Your instructions:
Set down exactly the lines from the one containing "Is desert shrub" through the end of the records below, both included, and nothing else.

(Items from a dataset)
★ ★ ★ ★ ★ ★ ★

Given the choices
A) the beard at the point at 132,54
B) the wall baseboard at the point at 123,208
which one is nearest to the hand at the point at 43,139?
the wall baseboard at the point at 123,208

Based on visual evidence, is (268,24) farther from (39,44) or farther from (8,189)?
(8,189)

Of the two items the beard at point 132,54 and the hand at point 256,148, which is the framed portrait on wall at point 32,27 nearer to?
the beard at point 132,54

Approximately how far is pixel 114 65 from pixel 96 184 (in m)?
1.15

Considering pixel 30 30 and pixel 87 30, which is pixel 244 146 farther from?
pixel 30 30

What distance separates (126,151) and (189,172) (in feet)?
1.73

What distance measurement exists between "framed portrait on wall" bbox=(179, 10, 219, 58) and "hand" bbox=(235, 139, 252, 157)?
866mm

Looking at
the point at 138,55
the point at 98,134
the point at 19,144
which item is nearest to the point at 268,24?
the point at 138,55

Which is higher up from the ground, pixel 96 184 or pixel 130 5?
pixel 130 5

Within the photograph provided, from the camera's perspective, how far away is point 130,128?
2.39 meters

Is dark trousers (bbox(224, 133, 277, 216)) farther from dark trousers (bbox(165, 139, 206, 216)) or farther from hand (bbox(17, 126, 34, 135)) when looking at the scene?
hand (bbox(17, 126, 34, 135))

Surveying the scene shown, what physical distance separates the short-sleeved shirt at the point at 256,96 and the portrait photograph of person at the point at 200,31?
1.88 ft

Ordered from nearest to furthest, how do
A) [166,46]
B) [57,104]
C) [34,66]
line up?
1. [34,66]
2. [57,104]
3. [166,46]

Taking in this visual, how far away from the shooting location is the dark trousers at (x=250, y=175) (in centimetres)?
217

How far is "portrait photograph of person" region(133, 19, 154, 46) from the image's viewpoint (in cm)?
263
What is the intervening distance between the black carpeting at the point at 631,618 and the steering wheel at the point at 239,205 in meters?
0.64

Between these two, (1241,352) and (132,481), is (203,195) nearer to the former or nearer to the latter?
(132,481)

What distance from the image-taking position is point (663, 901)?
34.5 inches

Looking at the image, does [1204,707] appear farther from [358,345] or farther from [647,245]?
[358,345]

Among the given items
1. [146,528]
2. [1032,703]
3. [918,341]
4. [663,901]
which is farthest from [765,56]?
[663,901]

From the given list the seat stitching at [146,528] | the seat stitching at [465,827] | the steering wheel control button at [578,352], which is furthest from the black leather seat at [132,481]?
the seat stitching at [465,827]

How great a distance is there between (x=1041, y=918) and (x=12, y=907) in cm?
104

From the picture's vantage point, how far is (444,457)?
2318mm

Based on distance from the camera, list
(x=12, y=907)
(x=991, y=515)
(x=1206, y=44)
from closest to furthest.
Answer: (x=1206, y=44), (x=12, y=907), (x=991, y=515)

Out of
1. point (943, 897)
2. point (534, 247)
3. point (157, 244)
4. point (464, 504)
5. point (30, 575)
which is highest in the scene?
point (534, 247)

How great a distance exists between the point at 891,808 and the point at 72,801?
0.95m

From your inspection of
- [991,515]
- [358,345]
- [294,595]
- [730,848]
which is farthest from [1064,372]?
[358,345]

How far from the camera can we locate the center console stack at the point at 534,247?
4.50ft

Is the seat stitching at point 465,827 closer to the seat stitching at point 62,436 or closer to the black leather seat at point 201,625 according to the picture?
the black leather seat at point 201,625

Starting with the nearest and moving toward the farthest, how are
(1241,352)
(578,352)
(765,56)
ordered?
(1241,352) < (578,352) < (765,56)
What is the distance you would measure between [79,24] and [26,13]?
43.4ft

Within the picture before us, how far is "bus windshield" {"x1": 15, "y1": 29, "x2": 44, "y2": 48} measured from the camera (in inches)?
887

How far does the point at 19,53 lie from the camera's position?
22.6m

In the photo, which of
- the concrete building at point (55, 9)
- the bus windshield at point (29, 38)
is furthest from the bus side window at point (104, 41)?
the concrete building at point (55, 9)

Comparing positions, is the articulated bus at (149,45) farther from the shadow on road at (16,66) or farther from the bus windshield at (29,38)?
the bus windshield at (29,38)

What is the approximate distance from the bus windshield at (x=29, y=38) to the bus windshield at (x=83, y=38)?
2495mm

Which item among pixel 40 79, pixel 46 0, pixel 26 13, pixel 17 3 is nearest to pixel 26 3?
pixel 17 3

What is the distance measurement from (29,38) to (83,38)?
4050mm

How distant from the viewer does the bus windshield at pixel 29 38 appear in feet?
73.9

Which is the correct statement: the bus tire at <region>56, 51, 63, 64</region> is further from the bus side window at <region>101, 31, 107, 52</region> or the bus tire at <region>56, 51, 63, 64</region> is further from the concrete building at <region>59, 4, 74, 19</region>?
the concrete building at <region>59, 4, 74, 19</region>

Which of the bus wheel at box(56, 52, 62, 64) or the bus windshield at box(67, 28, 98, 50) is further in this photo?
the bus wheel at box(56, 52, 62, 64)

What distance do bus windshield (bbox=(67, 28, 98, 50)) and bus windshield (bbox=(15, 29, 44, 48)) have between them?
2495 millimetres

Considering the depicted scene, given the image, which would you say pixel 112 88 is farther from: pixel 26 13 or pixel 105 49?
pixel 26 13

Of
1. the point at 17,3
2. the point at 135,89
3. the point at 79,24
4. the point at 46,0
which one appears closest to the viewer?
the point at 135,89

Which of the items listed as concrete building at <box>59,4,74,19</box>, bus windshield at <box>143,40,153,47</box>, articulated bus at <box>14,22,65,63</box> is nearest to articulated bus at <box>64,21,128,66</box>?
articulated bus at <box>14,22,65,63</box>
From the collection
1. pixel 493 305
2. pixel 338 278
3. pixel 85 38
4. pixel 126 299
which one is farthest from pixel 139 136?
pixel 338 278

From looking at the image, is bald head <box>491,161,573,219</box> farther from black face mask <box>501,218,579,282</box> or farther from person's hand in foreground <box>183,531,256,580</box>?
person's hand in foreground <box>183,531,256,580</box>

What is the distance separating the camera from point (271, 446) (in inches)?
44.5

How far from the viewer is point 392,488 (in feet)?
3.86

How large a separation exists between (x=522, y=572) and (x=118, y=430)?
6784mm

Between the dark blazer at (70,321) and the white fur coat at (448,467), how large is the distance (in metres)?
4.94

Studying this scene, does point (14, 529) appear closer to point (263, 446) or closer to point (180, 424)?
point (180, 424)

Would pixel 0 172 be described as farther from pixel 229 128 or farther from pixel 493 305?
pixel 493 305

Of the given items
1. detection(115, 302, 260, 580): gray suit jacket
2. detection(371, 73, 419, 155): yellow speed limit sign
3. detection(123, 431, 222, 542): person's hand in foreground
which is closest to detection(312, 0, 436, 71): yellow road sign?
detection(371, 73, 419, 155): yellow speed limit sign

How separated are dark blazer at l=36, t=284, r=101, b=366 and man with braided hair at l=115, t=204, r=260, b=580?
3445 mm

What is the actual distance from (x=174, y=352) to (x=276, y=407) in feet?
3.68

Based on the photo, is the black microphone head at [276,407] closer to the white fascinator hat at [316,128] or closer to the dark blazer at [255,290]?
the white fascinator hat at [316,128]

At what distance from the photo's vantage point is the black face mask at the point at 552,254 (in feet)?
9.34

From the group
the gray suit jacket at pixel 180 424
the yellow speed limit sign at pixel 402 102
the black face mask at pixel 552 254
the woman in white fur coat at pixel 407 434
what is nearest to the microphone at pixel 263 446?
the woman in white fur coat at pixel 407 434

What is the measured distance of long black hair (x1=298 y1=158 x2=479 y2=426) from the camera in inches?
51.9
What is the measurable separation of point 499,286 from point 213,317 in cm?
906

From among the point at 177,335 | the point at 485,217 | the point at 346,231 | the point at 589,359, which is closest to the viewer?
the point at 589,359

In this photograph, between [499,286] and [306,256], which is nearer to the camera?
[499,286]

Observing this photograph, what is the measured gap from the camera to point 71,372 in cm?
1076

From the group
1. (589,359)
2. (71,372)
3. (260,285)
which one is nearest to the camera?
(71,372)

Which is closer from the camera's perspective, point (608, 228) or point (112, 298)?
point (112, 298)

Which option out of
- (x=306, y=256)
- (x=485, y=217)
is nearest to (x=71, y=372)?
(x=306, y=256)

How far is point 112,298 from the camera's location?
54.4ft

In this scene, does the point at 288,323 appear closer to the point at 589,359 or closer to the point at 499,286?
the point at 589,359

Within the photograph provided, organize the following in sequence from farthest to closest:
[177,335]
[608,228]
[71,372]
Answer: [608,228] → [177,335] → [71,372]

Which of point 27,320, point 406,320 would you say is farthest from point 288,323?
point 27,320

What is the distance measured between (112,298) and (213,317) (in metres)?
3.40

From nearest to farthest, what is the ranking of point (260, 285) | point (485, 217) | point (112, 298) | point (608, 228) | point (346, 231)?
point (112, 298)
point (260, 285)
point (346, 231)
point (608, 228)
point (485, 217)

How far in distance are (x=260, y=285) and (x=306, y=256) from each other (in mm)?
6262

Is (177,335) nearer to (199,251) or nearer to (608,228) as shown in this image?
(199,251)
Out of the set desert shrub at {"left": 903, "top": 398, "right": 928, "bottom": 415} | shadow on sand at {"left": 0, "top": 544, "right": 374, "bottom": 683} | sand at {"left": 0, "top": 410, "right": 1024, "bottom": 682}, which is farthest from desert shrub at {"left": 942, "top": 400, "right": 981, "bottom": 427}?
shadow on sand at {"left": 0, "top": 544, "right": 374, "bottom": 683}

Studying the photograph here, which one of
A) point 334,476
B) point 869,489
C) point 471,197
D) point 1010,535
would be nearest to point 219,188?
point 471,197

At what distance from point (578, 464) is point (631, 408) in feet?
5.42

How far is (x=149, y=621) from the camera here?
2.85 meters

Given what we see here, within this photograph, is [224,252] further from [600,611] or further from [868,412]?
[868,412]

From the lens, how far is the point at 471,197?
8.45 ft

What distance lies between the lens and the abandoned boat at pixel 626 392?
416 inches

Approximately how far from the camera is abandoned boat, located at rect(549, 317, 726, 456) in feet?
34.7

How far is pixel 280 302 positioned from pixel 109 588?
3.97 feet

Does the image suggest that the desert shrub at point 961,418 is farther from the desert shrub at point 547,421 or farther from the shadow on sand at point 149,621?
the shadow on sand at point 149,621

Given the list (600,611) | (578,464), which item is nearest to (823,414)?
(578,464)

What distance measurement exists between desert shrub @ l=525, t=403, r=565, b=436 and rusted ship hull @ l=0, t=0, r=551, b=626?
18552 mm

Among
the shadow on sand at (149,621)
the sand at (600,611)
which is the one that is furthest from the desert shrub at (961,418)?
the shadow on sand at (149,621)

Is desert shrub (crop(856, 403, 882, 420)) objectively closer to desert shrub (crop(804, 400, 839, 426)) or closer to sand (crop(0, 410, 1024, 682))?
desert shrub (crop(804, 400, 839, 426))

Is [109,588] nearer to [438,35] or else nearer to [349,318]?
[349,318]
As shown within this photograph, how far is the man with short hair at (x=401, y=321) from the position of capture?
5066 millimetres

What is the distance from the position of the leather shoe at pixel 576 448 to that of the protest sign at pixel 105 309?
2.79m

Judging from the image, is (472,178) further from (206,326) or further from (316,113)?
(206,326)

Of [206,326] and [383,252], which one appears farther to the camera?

★ ★ ★ ★ ★ ★ ★

Written answer:
Is desert shrub (crop(856, 403, 882, 420)) objectively closer to desert shrub (crop(804, 400, 839, 426)) or closer to sand (crop(0, 410, 1024, 682))?
desert shrub (crop(804, 400, 839, 426))

Is [109,588] nearer to [438,35] or else nearer to [349,318]?
[349,318]
As shown within this photograph, how far is the man with short hair at (x=401, y=321) from the position of capture?
5066 millimetres

What is the distance from the position of the leather shoe at pixel 576 448 to that of the protest sign at pixel 105 309?
2.79m

Judging from the image, is (472,178) further from (206,326) or further from (316,113)?
(206,326)

Of [206,326] and [383,252], which one appears farther to the camera?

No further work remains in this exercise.